Lawyer Jaime Ma. Flores II, legal counsel of Uwe Friesl, said the prosecutors office of Deggendorf, a district in southeast Bavaria in Germany, has dropped the investigation against Friesl based on the evidence provided by the Philippine National Police and results of the investigation conducted by the German Federal Police.
Citing a news clipping e-mailed by Friesl, Flores said Deggendorf public prosecutor Alfons Obermeier had concluded that there was no evidence to link Friesl to the killings based on forensic tests and Deoxyribonucleic acid (DNA) samples taken from the crime scene. The news story came out in the March 9, 2007 issue of the newspaper Deggendorfer Zeitung.
Chief Supt. Wilfredo Dulay, Western Visayas police director, said they have not received any information on the German prosecutor's decision but said that this will have no bearing on the case against Friesl.
“It has no effect and we will arrest (Friesl) if he is in the Philippines,” Dulay said in a telephone interview.
The Aklan Provincial Prosecutor's Office had charged Friesl and three unidentified suspects with four counts of murder for the killing of his fellow German Anton Forstenhausler, Swiss-born vineyard owner and art collector Manfred Schoeni, Hong Kong-based architect John James Cowperthwaite and Forstenhausler's Filipino maid Erma Sarmiento.

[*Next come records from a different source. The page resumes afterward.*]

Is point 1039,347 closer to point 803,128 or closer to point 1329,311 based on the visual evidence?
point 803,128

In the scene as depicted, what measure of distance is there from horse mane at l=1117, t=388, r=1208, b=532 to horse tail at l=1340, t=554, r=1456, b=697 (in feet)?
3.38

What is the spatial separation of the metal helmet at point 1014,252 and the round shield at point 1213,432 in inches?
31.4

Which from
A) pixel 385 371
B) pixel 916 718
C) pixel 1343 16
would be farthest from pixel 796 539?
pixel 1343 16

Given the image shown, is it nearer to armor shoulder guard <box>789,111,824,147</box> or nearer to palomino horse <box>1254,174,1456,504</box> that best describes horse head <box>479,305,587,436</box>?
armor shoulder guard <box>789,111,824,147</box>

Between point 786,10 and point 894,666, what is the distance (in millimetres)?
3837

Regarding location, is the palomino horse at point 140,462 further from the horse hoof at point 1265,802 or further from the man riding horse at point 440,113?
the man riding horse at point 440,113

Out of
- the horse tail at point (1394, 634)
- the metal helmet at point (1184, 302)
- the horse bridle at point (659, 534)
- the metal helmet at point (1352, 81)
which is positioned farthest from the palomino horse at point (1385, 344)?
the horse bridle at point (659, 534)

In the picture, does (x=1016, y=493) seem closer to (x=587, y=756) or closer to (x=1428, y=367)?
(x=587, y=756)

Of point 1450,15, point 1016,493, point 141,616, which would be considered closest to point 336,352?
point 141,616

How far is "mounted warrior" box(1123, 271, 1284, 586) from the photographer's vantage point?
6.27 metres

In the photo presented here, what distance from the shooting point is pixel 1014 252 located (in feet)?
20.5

The victims were found dead on May 3, 2004 in separate rooms at Dolce Vita, Forstenhausler's three-story mansion at the top of Mt. Luho in Balabag village in Boracay. The victims bore multiple stab wounds.
The police had theorized that the killings resulted from a botched robbery after they found missing 20 items.
The killings also shocked Boracay residents and expatriates who considered the murders the worst crime to have happened on the island
Friesl managed to slip out of the country on May 2005 to Deggendorf despite a hold order against him issued by the Bureau of Immigration and Deportation and a nationwide police manhunt for his arrest.
The suspect had repeatedly denied the accusation but said he he fled to Germany because the justice system in the Philippines is “too corrupt”.
There is no extradition treaty between the Philippines and Germany but under German laws, a citizen can be prosecuted for committing a crime against a fellow German national even if the crime was committed in other countries.
Flores said the Deggendorf prosecutor's office had concluded that samples of the Friesl's footprints taken from the crime were not enough to evidence to link Friesl to the crime because of the absence of blood from any of the the victims..
Friesl had said that his footprints could have been left in his numerous visits to Forstenhausler's house because he and his fellow German were friends.
A three-member team from the German Federal Police including an expert in crime scene investigation and DNA analysis went to Boracay on November 2005 to conduct their own investigation.
Senior Supt. Jose Jorge Corpuz, then Criminal Investigation and Detection Group (CIDG) director in Western Visayas went to Germany in 2006 to furnish German authorities with the findings of their investigation.
Flores said he has asked for a copy of the decision of the German prosecutor and plans to file a motion before the Department of Justice to withdraw the information and arrest warrant against Friesl and to conduct a re-investigation of the case.
He said Friesl and his family wants his name cleared because he wants to go to back to Boracay where he had stayed for 14 years until the killings happened.
“The PNP and DOJ now owe it to the victims and Uwe to find and prosecute the real killers who remain at large,” Flores said in a telephone interview.